Yapının tasarımında alınan bu kararlara, belediye tarafından verilen ihtiyaç programı rasyonel bir şekilde dahil edilmiştir. Birimler arasındaki ilişkilerin dökümü yapılmış ve bloklar birlikte/yakın olması gereken birimlere göre planlanmıştır. Eş başkan, özel kalem ve eş başkan yardımcılarının oluşturduğu yönetim mekanları ise tüm yapıya yatayda yayılmış ve halkla temas edebileceği, halkın da erişebileceği bir düzende planlanmıştır. Eş başkanlıkla yakın çalışan birim müdürlükleri ise dikeyde bir araya getirilmiştir.
Yarışma alanı dahilindeki park alanının tasarımında ise çevre halkın gündelik yaşamına katkı sağlayabilecek bir kamusal açık alan olması öncelikli kriter olarak belirlenmiştir. Park, sağladığı yeşil çevre ve gölgeli oturma alanlarıyla bu amaca hizmet ederken, barındırdığı su öğesiyle de kullanıcılarını yazın rahatlatma, kışın da eğlendirme işlevini üstlenmiştir. Bu geniş havuz, çocukların güvenle oynayabilecekleri ve serinleyebilecekleri sığ bir su elemanı olarak tasarlanmıştır. Kış aylarında da bu alanda buz pateni vb. kış aktiviteleri yer alacak ve park yaşayan bir mekan olma özelliğini kışın da sürdürebilecektir.

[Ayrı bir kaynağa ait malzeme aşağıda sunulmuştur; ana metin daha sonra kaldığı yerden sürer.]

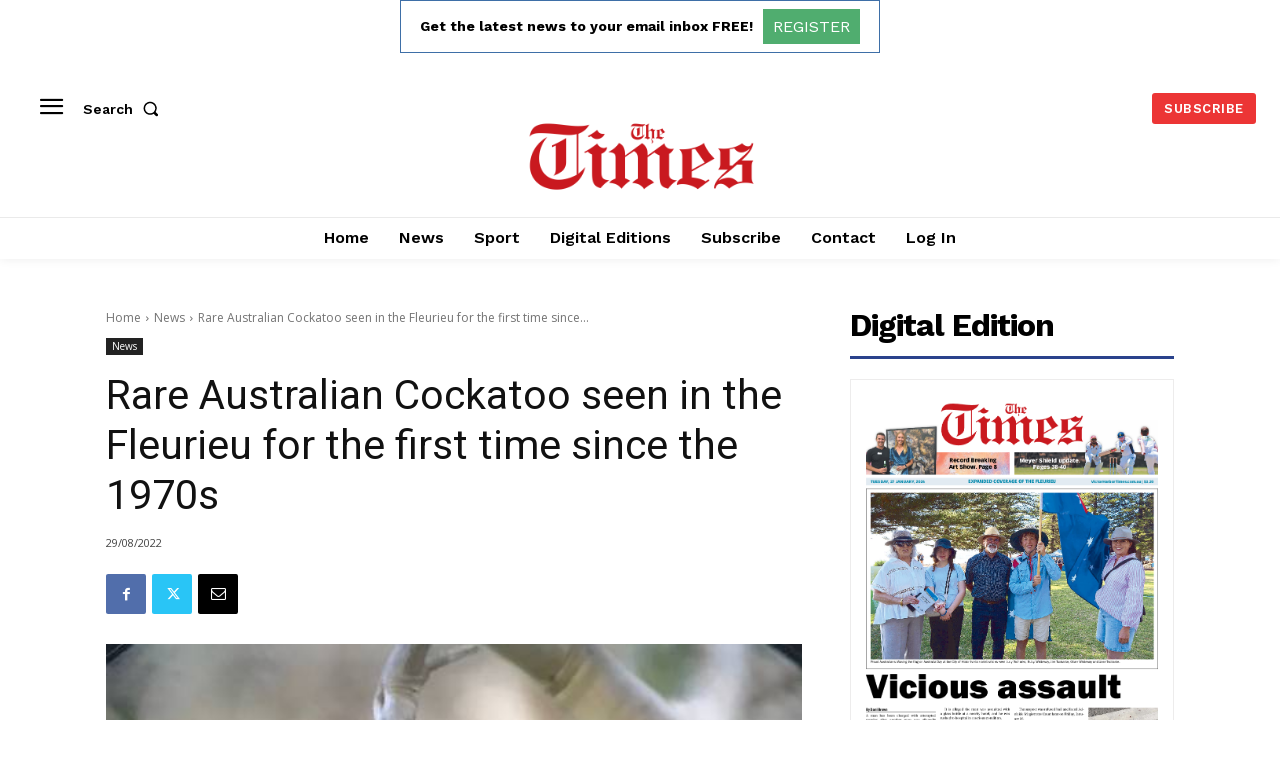

--- FILE ---
content_type: text/html; charset=utf-8
request_url: https://www.google.com/recaptcha/api2/aframe
body_size: 266
content:
<!DOCTYPE HTML><html><head><meta http-equiv="content-type" content="text/html; charset=UTF-8"></head><body><script nonce="vL7gKWN4_smSu2_Haa7J7Q">/** Anti-fraud and anti-abuse applications only. See google.com/recaptcha */ try{var clients={'sodar':'https://pagead2.googlesyndication.com/pagead/sodar?'};window.addEventListener("message",function(a){try{if(a.source===window.parent){var b=JSON.parse(a.data);var c=clients[b['id']];if(c){var d=document.createElement('img');d.src=c+b['params']+'&rc='+(localStorage.getItem("rc::a")?sessionStorage.getItem("rc::b"):"");window.document.body.appendChild(d);sessionStorage.setItem("rc::e",parseInt(sessionStorage.getItem("rc::e")||0)+1);localStorage.setItem("rc::h",'1769600643361');}}}catch(b){}});window.parent.postMessage("_grecaptcha_ready", "*");}catch(b){}</script></body></html>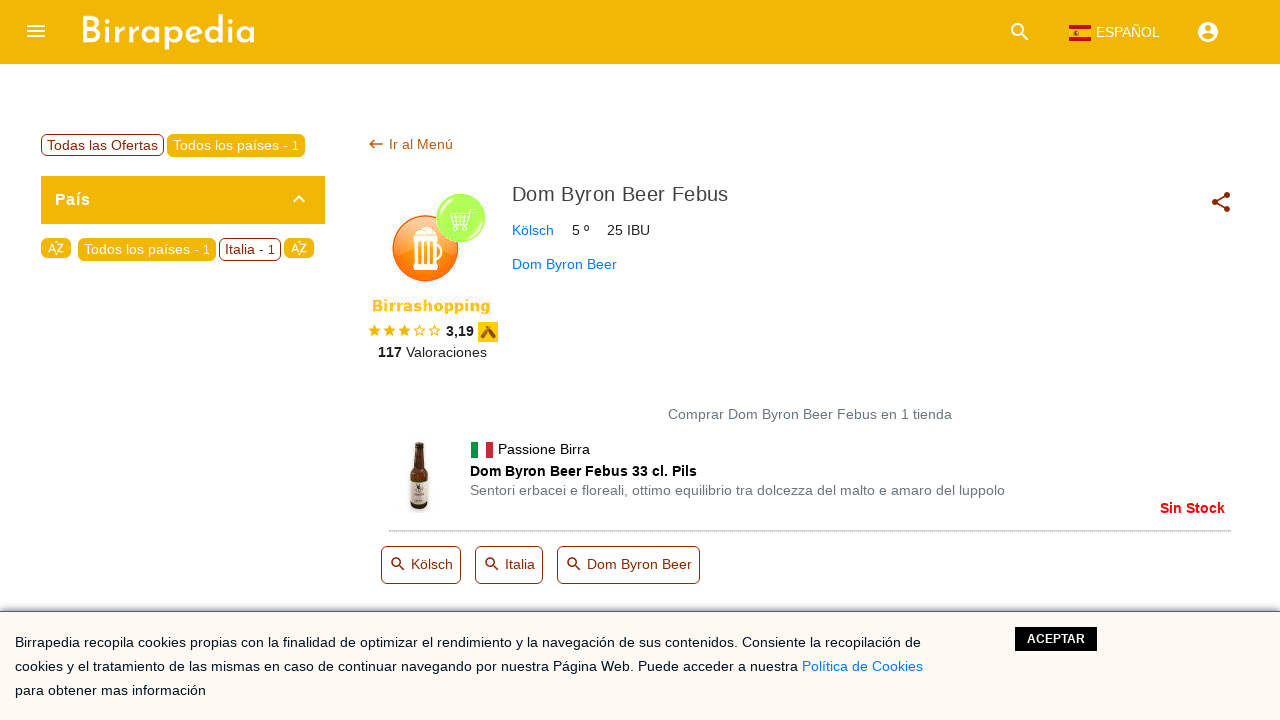

--- FILE ---
content_type: text/css
request_url: https://birrapedia.com/utils/css/aviso.css
body_size: 317
content:
.avisoCookie {
    background: none repeat scroll 0 0 #fff9f4;
    border-top: 1px solid #56636E;
    bottom: 0;
    box-shadow: 0 0 8px #56636E;
    overflow: hidden;
    position: fixed;
    width: 100%;
    z-index: 4000;
    padding:15px;
    font: 0.85em Arial, Helvetica, sans-serif;
}
.textoCookie {
width: 75%;
float: left;
color: #001424;
margin: auto;
}
.accionCookie {
width: 20%;
float: right;
}
.avisoCookie p, .cookieDiv a, .cookieDiv div {
margin: 3px 0;
}
.botonCookie {
padding: 5px 12px;
background: #000000;
cursor: pointer;
position:relative;
transition: none;
text-transform: uppercase;
text-decoration: none;
color: #fff;
font-weight: bold;
display: inline-block;
}		
.botonCookie:hover {
box-shadow: 0 2px 0 #b3b3b3;
-moz-box-shadow: 0 2px 0 #b3b3b3;
-webkit-box-shadow: 0 2px 0 #b3b3b3;
top: 1px;
transition: all ease 0.3s;
-moz-transition: all ease 0.3s;
-webkit-transition: all ease 0.3s;
-o-transition: all ease 0.3s;
-ms-transition: all ease 0.3s;
}
.botonCookie:active {
box-shadow: 0 2px 0 #b3b3b3, 0px 1px 4px rgba(0,0,0,0.3) inset;
-moz-box-shadow: 0 2px 0 #b3b3b3, 0px 1px 4px rgba(0,0,0,0.3) inset;
-webkit-box-shadow: 0 2px 0 #b3b3b3, 0px 1px 4px rgba(0,0,0,0.3) inset;
transition: none;
-moz-transition: none;
-webkit-transition: none;
-o-transition: none;
-ms-transition: none;
}
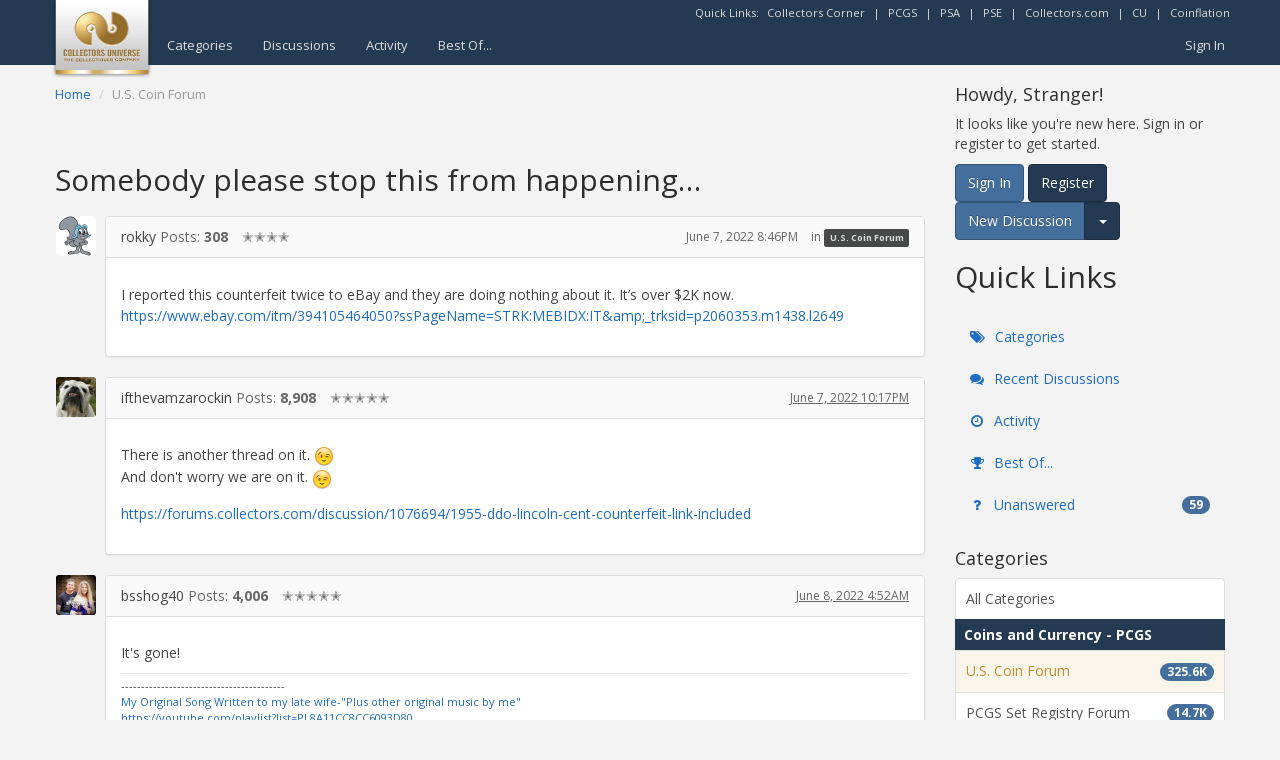

--- FILE ---
content_type: text/html; charset=utf-8
request_url: https://www.google.com/recaptcha/api2/aframe
body_size: 267
content:
<!DOCTYPE HTML><html><head><meta http-equiv="content-type" content="text/html; charset=UTF-8"></head><body><script nonce="GotAcyHWcGTLGSzs7MMHBw">/** Anti-fraud and anti-abuse applications only. See google.com/recaptcha */ try{var clients={'sodar':'https://pagead2.googlesyndication.com/pagead/sodar?'};window.addEventListener("message",function(a){try{if(a.source===window.parent){var b=JSON.parse(a.data);var c=clients[b['id']];if(c){var d=document.createElement('img');d.src=c+b['params']+'&rc='+(localStorage.getItem("rc::a")?sessionStorage.getItem("rc::b"):"");window.document.body.appendChild(d);sessionStorage.setItem("rc::e",parseInt(sessionStorage.getItem("rc::e")||0)+1);localStorage.setItem("rc::h",'1764716818043');}}}catch(b){}});window.parent.postMessage("_grecaptcha_ready", "*");}catch(b){}</script></body></html>

--- FILE ---
content_type: application/x-javascript
request_url: https://forums.collectors.com/dist/v2/forum/chunks/addons/dashboard/MembersSearchDomain.28uYX6Ct.min.js
body_size: -149
content:
const __vite__mapDeps=(i,m=__vite__mapDeps,d=(m.f||(m.f=["../zyxel/forum.ygDCXjQl.css"])))=>i.map(i=>d[i]);
import{S as e,_ as o}from"../../../entries/forum.Bhw9bvKi.min.js";const _=new e("members",()=>o(()=>import("./MembersSearchDomain.loadable.DWkpwWK-.min.js"),__vite__mapDeps([0]),import.meta.url));export{_ as M};


--- FILE ---
content_type: application/x-javascript
request_url: https://forums.collectors.com/plugins/editor/js/jquery.hotkeys.js?v=1.8.2
body_size: 404
content:
(function(s){s.hotkeys={version:"0.8",specialKeys:{8:"backspace",9:"tab",13:"return",16:"shift",17:"ctrl",18:"alt",19:"pause",20:"capslock",27:"esc",32:"space",33:"pageup",34:"pagedown",35:"end",36:"home",37:"left",38:"up",39:"right",40:"down",45:"insert",46:"del",96:"0",97:"1",98:"2",99:"3",100:"4",101:"5",102:"6",103:"7",104:"8",105:"9",106:"*",107:"+",109:"-",110:".",111:"/",112:"f1",113:"f2",114:"f3",115:"f4",116:"f5",117:"f6",118:"f7",119:"f8",120:"f9",121:"f10",122:"f11",123:"f12",144:"numlock",145:"scroll",191:"/",224:"meta"},shiftNums:{"`":"~",1:"!",2:"@",3:"#",4:"$",5:"%",6:"^",7:"&",8:"*",9:"(",0:")","-":"_","=":"+",";":": ","'":'"',",":"<",".":">","/":"?","\\":"|"}};function l(f){if(typeof f.data=="string"){var h=f.handler,c=f.data.toLowerCase().split(" ");f.handler=function(t){if(!(this!==t.target&&(/textarea|select/i.test(t.target.nodeName)||t.target.type==="text"))){var a=t.type!=="keypress"&&s.hotkeys.specialKeys[t.which],i=String.fromCharCode(t.which).toLowerCase(),y,e="",r={};t.altKey&&a!=="alt"&&(e+="alt+"),t.ctrlKey&&a!=="ctrl"&&(e+="ctrl+"),t.metaKey&&!t.ctrlKey&&a!=="meta"&&(e+="meta+"),t.shiftKey&&a!=="shift"&&(e+="shift+"),a?r[e+a]=!0:(r[e+i]=!0,r[e+s.hotkeys.shiftNums[i]]=!0,e==="shift+"&&(r[s.hotkeys.shiftNums[i]]=!0));for(var o=0,p=c.length;o<p;o++)if(r[c[o]])return h.apply(this,arguments)}}}}s.each(["keydown","keyup","keypress"],function(){s.event.special[this]={add:l}})})(jQuery);


--- FILE ---
content_type: application/x-javascript
request_url: https://forums.collectors.com/dist/v2/forum/chunks/addons/badges/Badge.variables.DT4Cd-M3.min.js
body_size: -204
content:
import"../../../vendor/vendor/react-core.DB6kRN5F.min.js";import{f as a,bJ as e,bK as i}from"../../../entries/forum.Bhw9bvKi.min.js";const r=a(()=>e("badges",new i({"sizing.width":"profile.badges.size.width"})));export{r as b};
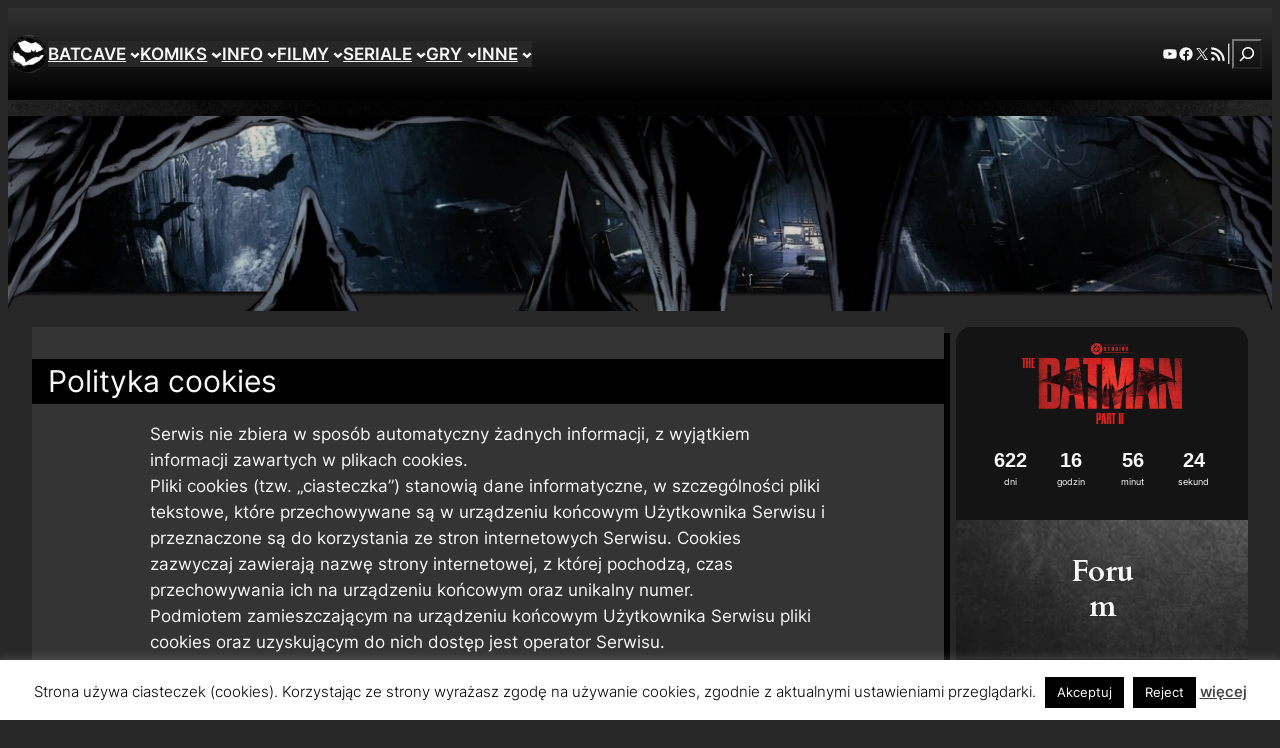

--- FILE ---
content_type: text/html; charset=UTF-8
request_url: https://www.batcave.com.pl/forum/3forum.php
body_size: 1299
content:
<script>
  window.onload = function() {
    const height = document.documentElement.scrollHeight;
    window.parent.postMessage(height, "*"); // Wysyła wysokość do nadrzędnego dokumentu
  };
</script>
<!DOCTYPE html>
<html lang="pl">
<head>
    <meta charset="UTF-8">

    <title>Forum</title>
    
    <!-- Pobieranie czcionki Inter z Google Fonts -->
    <link rel="stylesheet" href="https://fonts.googleapis.com/css2?family=Inter:wght@300;400;500;600;700&display=swap">

<style>
    body {
        color: white;
        font-family: 'Inter', sans-serif; /* Zapewnienie Inter jako głównej czcionki */
        font-size: 14px; /* Standardowa wielkość czcionki */
        background-color: transparent;
        overflow: hidden; /* Zapobiega niepożądanym przewinięciom */
        text-decoration: none;
 margin: 0;
    padding: 0;
 box-sizing: border-box;
    }

    /* Stylizacja paska przewijania (tylko dla IE) */
    body {
        scrollbar-face-color: #333333;
        scrollbar-highlight-color: #333333;
        scrollbar-shadow-color: #000000;
        scrollbar-3dlight-color: #000000;
        scrollbar-arrow-color: #c0c0c0;
        scrollbar-track-color: #606060;
        scrollbar-darkshadow-color: #333333;
    }

    ul.is-style-default1 {
        list-style-type: "\00BB"; /* Dodaje znak » */
       inline-start: 1ch;
 margin: 0;
   padding-left: 1rem; /* Usunięcie domyślnych odstępów */
    margin-left: 0; /* Usunięcie domyślnych marginesów */
    font-size:13px!important;
    font-weight:400;
    font-style:normal;
    font-family: 'Inter', sans-serif;
    color: inherit;
    }

ul.is-style-default1 li {
    padding-left: 0.5rem; /* Większy odstęp między » a tekstem */
    margin-bottom: 2px; /* Dotyczy wszystkich, oprócz ostatniego <li> */
    
    line-height: 1.55;
}

    a {
        font-family: 'Inter', sans-serif; /* Zapewnienie spójności czcionki */
        text-decoration: none; /* Usunięcie podkreślenia */
        color:#f9f9f9;
	font-size: 0.9rem;
    }

    a:hover {
        color: #c0c0c0; /* Delikatnie jaśniejszy kolor dla efektu */
    }
</style>
</head>
<body>

<ul class="is-style-default1"><li><a href="https://www.forum.batcave.com.pl/index.php?topic=2089.msg82421;topicseen#new" target="_blank" rel="noopener noreferrer">Z Groty Nietoperza (Podcast Batcave)</a></li><li><a href="https://www.forum.batcave.com.pl/index.php?topic=427.msg82415;topicseen#new" target="_blank" rel="noopener noreferrer">Najbardziej oczekiwane filmy</a></li><li><a href="https://www.forum.batcave.com.pl/index.php?topic=1396.msg82414;topicseen#new" target="_blank" rel="noopener noreferrer">Najlepsze filmy roku</a></li><li><a href="https://www.forum.batcave.com.pl/index.php?topic=198.msg82413;topicseen#new" target="_blank" rel="noopener noreferrer">Wasze ulubione/oglądane seriale.</a></li><li><a href="https://www.forum.batcave.com.pl/index.php?topic=849.msg82404;topicseen#new" target="_blank" rel="noopener noreferrer">Egmont - komiksy z Batmanem</a></li><li><a href="https://www.forum.batcave.com.pl/index.php?topic=457.msg82401;topicseen#new" target="_blank" rel="noopener noreferrer">Nasze recenzje komiksów z Batmanem</a></li><li><a href="https://www.forum.batcave.com.pl/index.php?topic=2065.msg82399;topicseen#new" target="_blank" rel="noopener noreferrer">Wielka Kolekcja Komiksów DC: Bohaterowie i Złoczyńcy</a></li></ul></body>
</html>
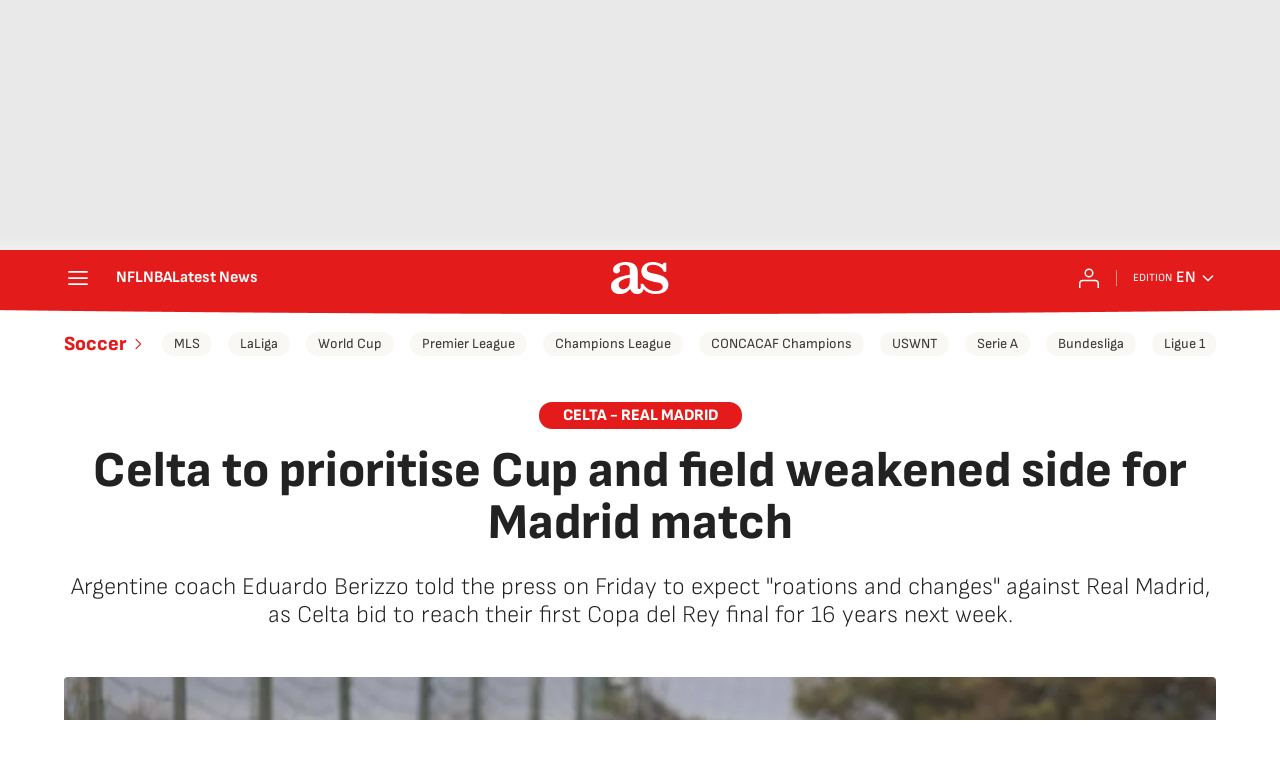

--- FILE ---
content_type: application/x-javascript;charset=utf-8
request_url: https://smetrics.as.com/id?d_visid_ver=5.4.0&d_fieldgroup=A&mcorgid=2387401053DB208C0A490D4C%40AdobeOrg&mid=53303288848027628826161834492524040241&ts=1767746230356
body_size: -38
content:
{"mid":"53303288848027628826161834492524040241"}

Projede sürdürülebilirlik ilkeleri açısından alınan kararlar ise şu şekilde özetlenebilir:
Bina yapım yönteminde ise geleneksel ve ekonomik bir çözüm olarak betonarme sistem tercih edilmiştir. Aks aralıkları, binanın deprem bölgesinde olduğu göz önünde bulundurularak düzenlenmiştir. Atrium çatısı ise çelik elemanlarla taşıtılmakta ve düşeyde betonarme sisteme entegre olmaktadır. Dış cephede ise, mekanların ışık ihtiyaçlarına ve güneş yönelimine bağlı olarak cam yerleştirilmiş, dolu yüzeyler ise taş kaplama yapılmıştır. Kapalı yüzeylerin maksimuma ulaştığı Çok amaçlı salonun da bulunduğu, kapalı yüzeylerin maksimuma ulaştığı kütlede ise, kent kütüphanesi geniş cam yüzeyleriyle kente doğru çıkma yapmıştır.
Atriuma bakan iç cephelerde ise maksimum düzeyde cam kullanılmıştır. Meclis salonu, buradaki akustiğin kontrol altına alınabilmesi için, cam bölücülerle çevrelenmiş ve akustik tavan panelleri ilave edilmiştir.